Mash Temperatures

A popular multi-rest mash schedule is the 104 – 140 – 158°F mash, using a half hour rest at each temperature, first advocated for homebrewers by George Fix. This mash schedule produces high yields and good fermentability. The time at 104°F improves the liquefaction of the mash and promotes enzyme activity. Several enzymes are at work, liquefying the mash and breaking down the starchy endosperm so the starches can dissolve. As mentioned in the previous chapter in the section on the Acid Rest, resting the mash at this temperature has been show to improve the yield, regardless of the malts used. Varying the times spent at the 140 and 158°F rests allows you to adjust the fermentable sugar profiles. For example, a 20 minute rest at 140°F, combined with a 40 minute rest at 158°F produces a sweet, heavy, dextrinous beer; while switching the times at those temperatures would produce a drier, lighter bodied, more alcoholic beer from the same grain bill.

If you use less well-modified malts, such as German Pils malt, a multi-rest mash will produce maltier tasting beers although they need a protein rest to fully realize their potential. In this case the mash schedule suggested by Fix is 122 – 140 – 158°F, again with half hour rests. The rest at 122°F takes the place of the liquefaction rest at 104°F and provides the necessary protein rest. This schedule is well suited for producing continental lager beers. These schedules are provided as guidelines. You, as the brewer, have complete control over what you can choose to do. Play with the times and temperatures and have fun.

Multi-rest mashes require you to add heat to the mash to achieve the various temperature rests. You can add the heat in a couple of ways, either by infusions or by direct heat. If you are using a kettle as a mash tun, you can heat it directly using the stove or a stand-alone hotplate. The first temperature rest is achieved by infusion as in the Single Temperature mash described above. The subsequent rest(s) are achieved by carefully adding heat from the stove and constant stirring to keep the mash from developing hotspots and scorching. The mash can be placed in a pre-warmed oven (125 – 150 °F) to keep the mash from losing heat during the rests. After the conversion, the mash is carefully poured or ladled from the mash tun into the lauter tun and lautered.

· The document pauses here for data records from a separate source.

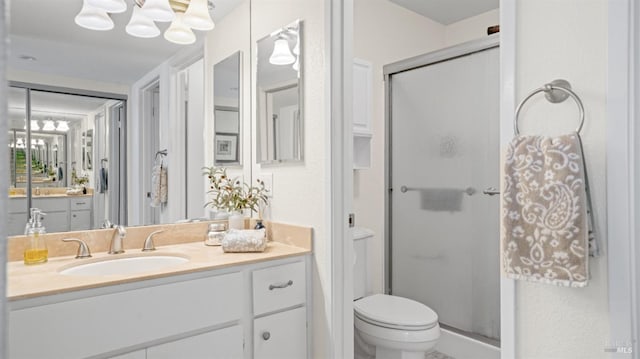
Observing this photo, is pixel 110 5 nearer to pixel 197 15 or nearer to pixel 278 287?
pixel 197 15

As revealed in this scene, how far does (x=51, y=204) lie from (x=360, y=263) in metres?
1.66

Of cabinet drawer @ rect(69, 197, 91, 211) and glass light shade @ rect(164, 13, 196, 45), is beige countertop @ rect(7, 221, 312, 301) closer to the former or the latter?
cabinet drawer @ rect(69, 197, 91, 211)

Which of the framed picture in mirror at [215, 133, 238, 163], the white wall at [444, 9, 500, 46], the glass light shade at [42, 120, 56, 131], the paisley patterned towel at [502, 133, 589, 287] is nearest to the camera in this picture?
the paisley patterned towel at [502, 133, 589, 287]

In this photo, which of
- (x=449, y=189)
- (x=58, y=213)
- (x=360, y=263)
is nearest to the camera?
(x=58, y=213)

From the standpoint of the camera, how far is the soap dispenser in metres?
1.45

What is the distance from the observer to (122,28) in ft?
5.72

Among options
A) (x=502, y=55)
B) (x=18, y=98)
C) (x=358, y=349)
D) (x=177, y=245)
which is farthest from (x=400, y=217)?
(x=18, y=98)

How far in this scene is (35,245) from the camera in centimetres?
147

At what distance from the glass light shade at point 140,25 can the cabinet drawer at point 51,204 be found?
32.6 inches

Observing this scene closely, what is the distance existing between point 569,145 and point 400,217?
1.91m

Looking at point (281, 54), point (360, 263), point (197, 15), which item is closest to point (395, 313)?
point (360, 263)

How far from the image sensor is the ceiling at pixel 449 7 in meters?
2.94

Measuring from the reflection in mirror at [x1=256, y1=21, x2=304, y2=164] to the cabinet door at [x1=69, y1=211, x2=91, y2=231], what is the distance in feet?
2.82

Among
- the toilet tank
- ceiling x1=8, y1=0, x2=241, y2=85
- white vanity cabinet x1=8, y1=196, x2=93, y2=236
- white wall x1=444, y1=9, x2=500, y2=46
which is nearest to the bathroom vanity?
white vanity cabinet x1=8, y1=196, x2=93, y2=236
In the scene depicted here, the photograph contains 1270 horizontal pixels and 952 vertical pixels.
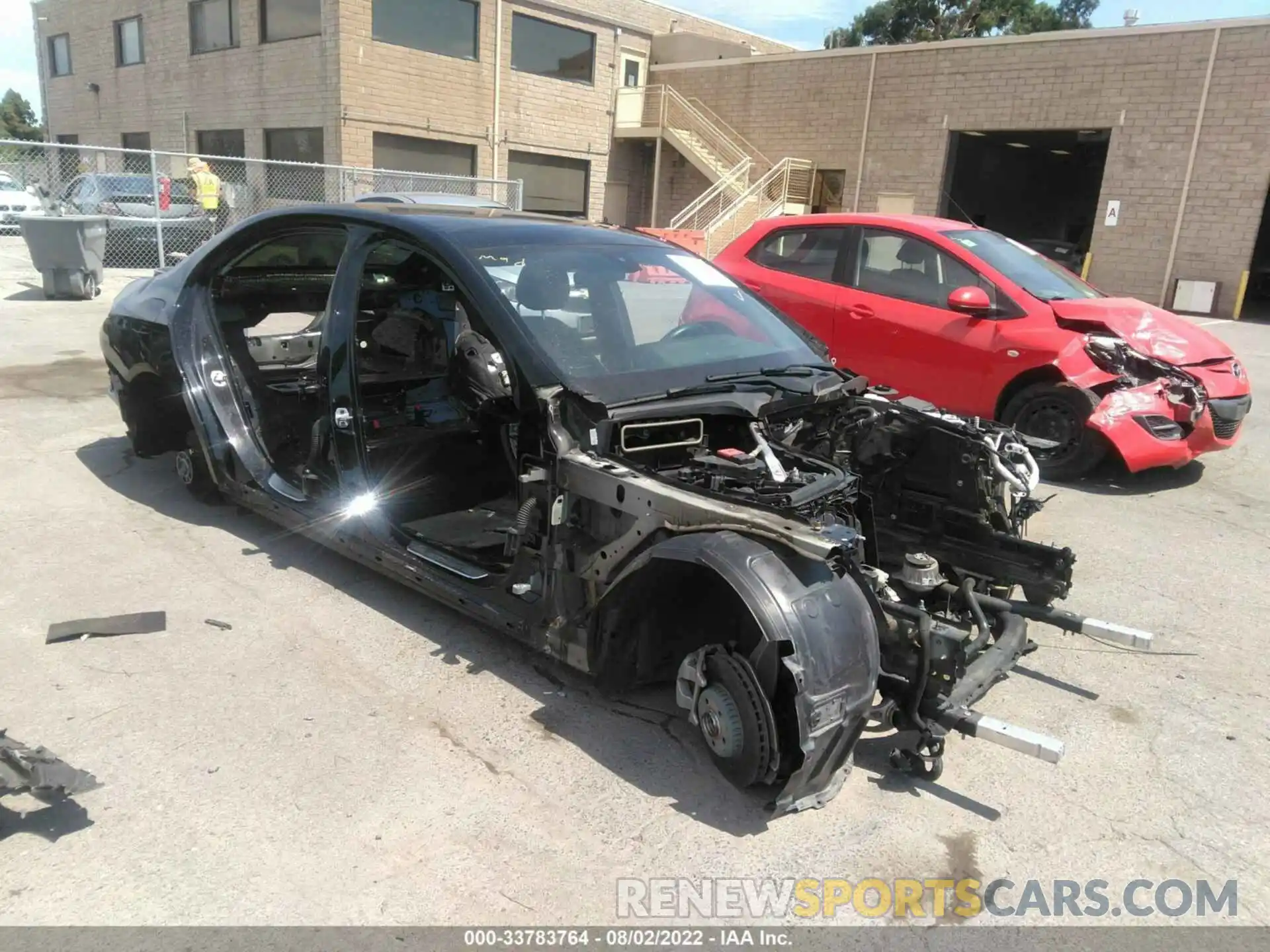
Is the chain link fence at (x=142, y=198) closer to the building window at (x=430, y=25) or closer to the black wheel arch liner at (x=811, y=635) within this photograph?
the building window at (x=430, y=25)

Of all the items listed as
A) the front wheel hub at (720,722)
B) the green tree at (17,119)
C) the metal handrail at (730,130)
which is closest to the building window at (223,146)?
the metal handrail at (730,130)

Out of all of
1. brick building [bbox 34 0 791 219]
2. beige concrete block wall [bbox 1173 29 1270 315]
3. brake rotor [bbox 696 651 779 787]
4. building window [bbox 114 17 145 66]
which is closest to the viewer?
brake rotor [bbox 696 651 779 787]

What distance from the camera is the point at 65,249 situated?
13.1m

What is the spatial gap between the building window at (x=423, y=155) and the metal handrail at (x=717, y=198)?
5.47m

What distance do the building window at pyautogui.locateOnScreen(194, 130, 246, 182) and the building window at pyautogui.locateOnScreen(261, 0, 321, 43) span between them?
2795mm

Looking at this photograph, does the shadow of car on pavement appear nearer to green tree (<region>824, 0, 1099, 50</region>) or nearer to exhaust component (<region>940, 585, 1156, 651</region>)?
exhaust component (<region>940, 585, 1156, 651</region>)

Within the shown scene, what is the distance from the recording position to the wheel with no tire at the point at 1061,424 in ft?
20.2

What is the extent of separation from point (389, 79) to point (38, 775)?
21569mm

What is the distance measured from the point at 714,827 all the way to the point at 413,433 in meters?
2.53

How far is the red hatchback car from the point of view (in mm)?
6145

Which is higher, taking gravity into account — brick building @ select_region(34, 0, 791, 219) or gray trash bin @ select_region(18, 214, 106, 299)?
brick building @ select_region(34, 0, 791, 219)

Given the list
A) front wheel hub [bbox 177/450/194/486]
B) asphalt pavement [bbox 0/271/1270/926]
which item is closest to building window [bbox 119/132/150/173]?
front wheel hub [bbox 177/450/194/486]

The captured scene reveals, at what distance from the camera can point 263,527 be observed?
16.6 feet

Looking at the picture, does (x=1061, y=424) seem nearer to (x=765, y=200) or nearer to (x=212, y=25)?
(x=765, y=200)
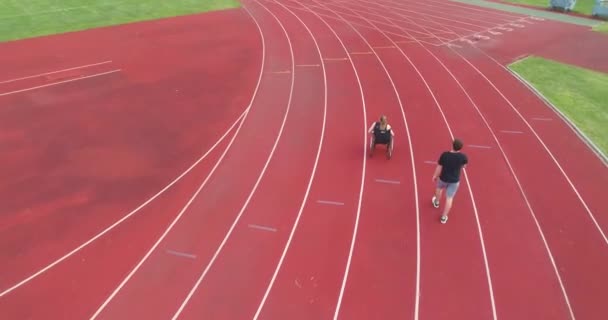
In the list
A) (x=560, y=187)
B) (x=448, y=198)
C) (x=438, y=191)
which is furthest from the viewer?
(x=560, y=187)

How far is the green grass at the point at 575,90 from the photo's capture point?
11.2 m

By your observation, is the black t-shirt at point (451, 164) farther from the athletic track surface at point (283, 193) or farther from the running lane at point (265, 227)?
the running lane at point (265, 227)

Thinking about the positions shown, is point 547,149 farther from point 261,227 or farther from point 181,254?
point 181,254

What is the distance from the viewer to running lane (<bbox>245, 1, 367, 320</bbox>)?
20.8ft

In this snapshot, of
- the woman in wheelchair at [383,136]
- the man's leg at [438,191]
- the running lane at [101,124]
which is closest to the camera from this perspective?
the man's leg at [438,191]

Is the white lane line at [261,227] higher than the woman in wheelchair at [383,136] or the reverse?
the reverse

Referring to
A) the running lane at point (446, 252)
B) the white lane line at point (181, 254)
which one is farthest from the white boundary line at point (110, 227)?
the running lane at point (446, 252)

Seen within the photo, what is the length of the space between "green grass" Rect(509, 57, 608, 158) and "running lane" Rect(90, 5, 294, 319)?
→ 8253 mm

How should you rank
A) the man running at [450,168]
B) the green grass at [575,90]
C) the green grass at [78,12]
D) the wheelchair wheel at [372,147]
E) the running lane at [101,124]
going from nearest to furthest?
the man running at [450,168]
the running lane at [101,124]
the wheelchair wheel at [372,147]
the green grass at [575,90]
the green grass at [78,12]

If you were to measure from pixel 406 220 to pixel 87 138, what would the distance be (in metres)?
8.13

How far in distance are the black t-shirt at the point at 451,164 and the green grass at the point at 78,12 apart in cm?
1746

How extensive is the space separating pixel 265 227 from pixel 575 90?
38.7ft

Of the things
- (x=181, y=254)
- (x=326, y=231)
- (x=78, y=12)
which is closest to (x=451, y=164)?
(x=326, y=231)

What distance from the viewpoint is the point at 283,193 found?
8.58 meters
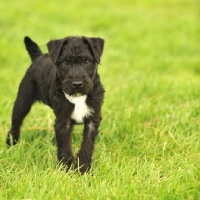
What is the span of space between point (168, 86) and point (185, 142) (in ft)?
6.92

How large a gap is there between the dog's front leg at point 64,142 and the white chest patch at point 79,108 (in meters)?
0.14

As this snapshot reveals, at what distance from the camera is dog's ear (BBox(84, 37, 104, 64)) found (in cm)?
461

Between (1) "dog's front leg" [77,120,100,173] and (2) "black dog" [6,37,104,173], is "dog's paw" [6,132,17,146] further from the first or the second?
(1) "dog's front leg" [77,120,100,173]

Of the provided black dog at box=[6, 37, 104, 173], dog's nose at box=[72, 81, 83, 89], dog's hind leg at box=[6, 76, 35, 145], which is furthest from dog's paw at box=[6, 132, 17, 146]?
dog's nose at box=[72, 81, 83, 89]

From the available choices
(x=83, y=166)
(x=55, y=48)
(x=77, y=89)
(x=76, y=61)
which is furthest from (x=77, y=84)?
(x=83, y=166)

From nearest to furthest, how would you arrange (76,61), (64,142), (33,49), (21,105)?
(76,61) < (64,142) < (21,105) < (33,49)

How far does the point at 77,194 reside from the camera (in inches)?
153

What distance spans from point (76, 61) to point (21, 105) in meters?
1.31

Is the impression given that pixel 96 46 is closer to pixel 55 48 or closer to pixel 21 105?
pixel 55 48

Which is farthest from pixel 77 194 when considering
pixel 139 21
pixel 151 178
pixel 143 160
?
pixel 139 21

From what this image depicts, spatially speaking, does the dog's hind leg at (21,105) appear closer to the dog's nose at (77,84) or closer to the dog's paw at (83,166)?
the dog's paw at (83,166)

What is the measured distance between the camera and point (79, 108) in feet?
15.0

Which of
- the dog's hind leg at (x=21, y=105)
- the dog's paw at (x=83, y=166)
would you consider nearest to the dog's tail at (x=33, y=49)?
the dog's hind leg at (x=21, y=105)

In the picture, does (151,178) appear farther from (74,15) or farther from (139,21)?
(74,15)
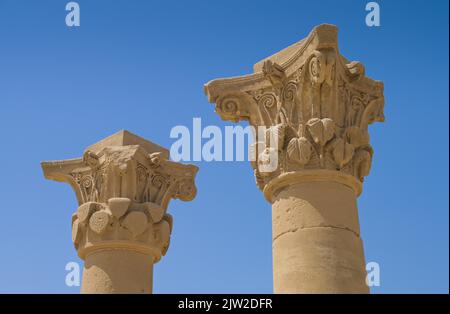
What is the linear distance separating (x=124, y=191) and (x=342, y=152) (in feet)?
24.8

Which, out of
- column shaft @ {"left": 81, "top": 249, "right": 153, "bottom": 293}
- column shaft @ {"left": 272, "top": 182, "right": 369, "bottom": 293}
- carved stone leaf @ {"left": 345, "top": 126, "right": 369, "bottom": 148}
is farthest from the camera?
column shaft @ {"left": 81, "top": 249, "right": 153, "bottom": 293}

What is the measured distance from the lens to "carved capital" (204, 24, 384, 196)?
14469 millimetres

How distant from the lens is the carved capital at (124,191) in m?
18.9

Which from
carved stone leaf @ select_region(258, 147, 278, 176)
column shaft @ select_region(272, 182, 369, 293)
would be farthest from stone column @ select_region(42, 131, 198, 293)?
column shaft @ select_region(272, 182, 369, 293)

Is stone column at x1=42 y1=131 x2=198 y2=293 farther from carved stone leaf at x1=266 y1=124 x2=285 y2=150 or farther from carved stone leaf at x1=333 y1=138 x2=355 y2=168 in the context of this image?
carved stone leaf at x1=333 y1=138 x2=355 y2=168

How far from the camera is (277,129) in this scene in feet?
48.4

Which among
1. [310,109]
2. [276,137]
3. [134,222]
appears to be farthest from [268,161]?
[134,222]

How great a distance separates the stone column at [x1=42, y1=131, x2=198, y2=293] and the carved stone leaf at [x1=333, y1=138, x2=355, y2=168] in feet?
22.7

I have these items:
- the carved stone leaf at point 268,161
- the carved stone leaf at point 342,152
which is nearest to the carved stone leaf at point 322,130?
the carved stone leaf at point 342,152

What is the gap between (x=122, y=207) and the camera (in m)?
19.0
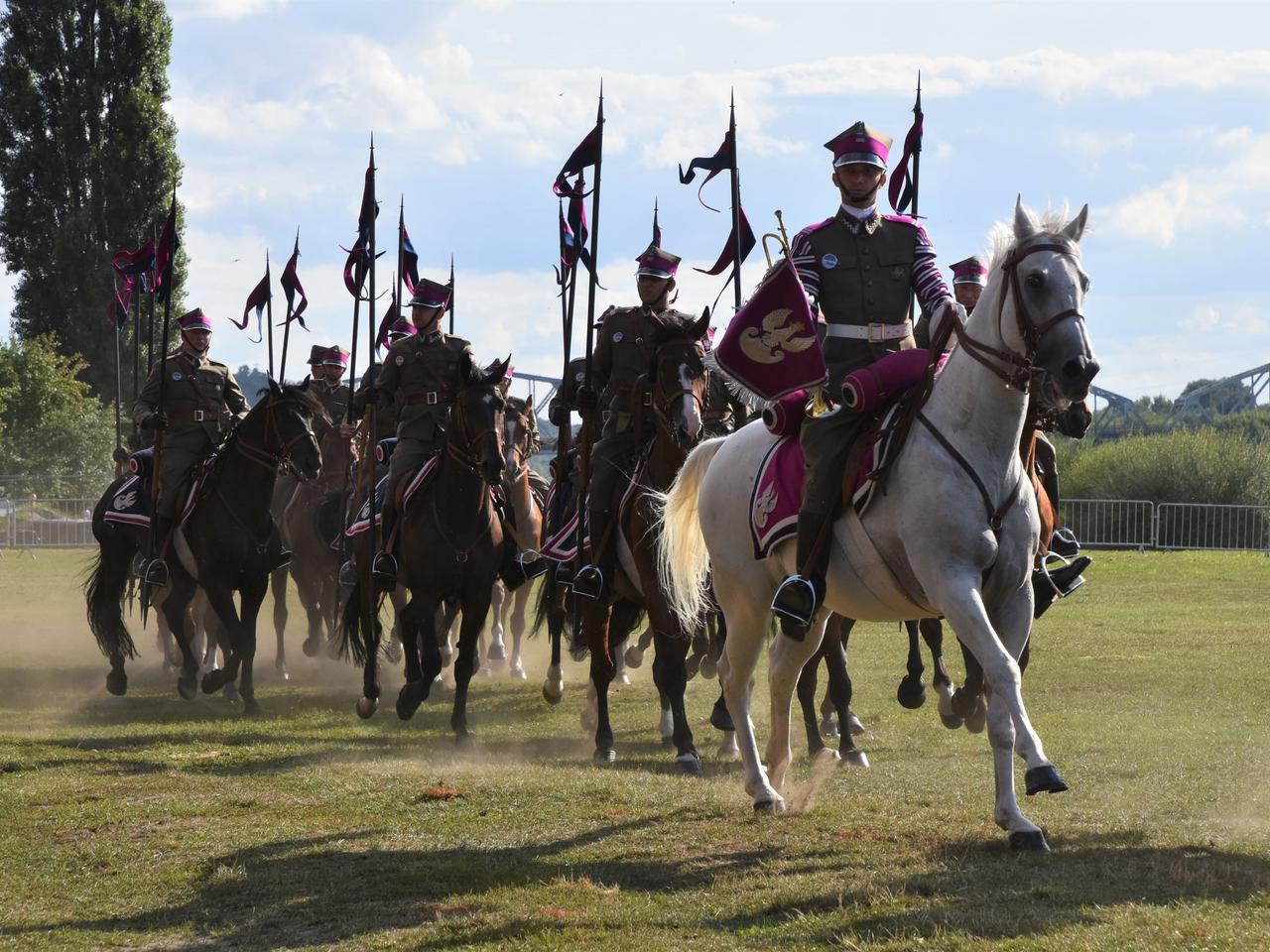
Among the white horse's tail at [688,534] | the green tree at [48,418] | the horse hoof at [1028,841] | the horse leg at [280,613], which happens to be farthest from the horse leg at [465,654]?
the green tree at [48,418]

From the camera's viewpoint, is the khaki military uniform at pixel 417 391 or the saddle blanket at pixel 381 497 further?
the khaki military uniform at pixel 417 391

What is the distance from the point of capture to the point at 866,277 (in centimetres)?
948

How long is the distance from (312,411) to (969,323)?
8976 millimetres

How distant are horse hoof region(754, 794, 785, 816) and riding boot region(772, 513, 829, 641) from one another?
114 cm

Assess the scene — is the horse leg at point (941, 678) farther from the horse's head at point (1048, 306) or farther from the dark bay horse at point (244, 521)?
the dark bay horse at point (244, 521)

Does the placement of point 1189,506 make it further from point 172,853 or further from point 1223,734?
point 172,853

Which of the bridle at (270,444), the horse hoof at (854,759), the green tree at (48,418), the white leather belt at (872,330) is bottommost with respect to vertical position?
the horse hoof at (854,759)

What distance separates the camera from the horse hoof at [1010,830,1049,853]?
7.52m

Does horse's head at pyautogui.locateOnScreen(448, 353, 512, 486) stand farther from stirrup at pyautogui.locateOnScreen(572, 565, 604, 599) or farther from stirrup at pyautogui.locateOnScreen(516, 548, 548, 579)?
stirrup at pyautogui.locateOnScreen(516, 548, 548, 579)

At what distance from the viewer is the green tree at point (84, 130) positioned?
1929 inches

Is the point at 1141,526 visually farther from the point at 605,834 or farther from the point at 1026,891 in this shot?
the point at 1026,891

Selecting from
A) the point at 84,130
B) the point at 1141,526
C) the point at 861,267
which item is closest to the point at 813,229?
the point at 861,267

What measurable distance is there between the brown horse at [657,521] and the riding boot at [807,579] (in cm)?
285

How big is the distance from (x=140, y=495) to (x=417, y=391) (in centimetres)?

The hot mash and wort is susceptible to oxidation due to hot side aeration (HSA) due to splashing at this stage, which can lead to long term flavor stability problems.

If you are using a picnic cooler for your mash tun, multi-rest mashes are a bit trickier. You need to start out with a stiff mash (e.g. .75-1 quarts per pound of grain), to leave yourself enough room in the tun for the additional water. Usually only 2 temperature rests are possible with this method because the amount of heat necessary to change the temperature of the mash increases with each addition. Reaching a third rest is possible if the change in temperature is only a few degrees. For example, raising the mash temperature for 8 lbs. of grain from 150°F to 158°F at a mash ratio of 2 quarts per pound would require approximately 2.7 quarts of boiling water.

Protein Rest
This occurs at 104 – 140 degrees.  It is most active at 122-131 degrees.  If you end up doing a quick protein rest for about 10-20 minutes at 131 degrees you will improve head retention and also reduce chill haze.   It doesn’t work as well with American and British Malts but it really does benefit to the German and Belgium malts

b-amylase rest
This is a primary sugar-producing rest.  It generates maltose, which is very fermentable.  B-amylase is active at 131-150 degrees.  142-146 is the most optimal range though.  Longer rest times in the lower temp ranges will get you a highly fermentable wort.

a-amylase rest
This rest gives unfermentable sugars.  This gives more body and also will provide a higher finishing gravity beer.  This temp range normally works best at 154-162 degrees.

Ferluic Acid Rest
This rest is one that people who make wheat beers sometimes use.  It is short but its at 111-115 degrees.  It develops ferulic acid.  Doing this rest aids to the clove like flavors that are in wheat beers.

Acid Rest
An acid rest is used at 86 degrees to 136 degrees.  Doing a rest at this point creates phytase and lowers the mash pH.  Today many brewers will just add acidulated malt or different water treatments, this particular rest is really not needed.

B-glucanase rest
This rest is at 98-113 for 20 minutes.  You use this rest when you are using a lot of starches in the beer.  It helps break them down a bit and prevents them from getting too gummy.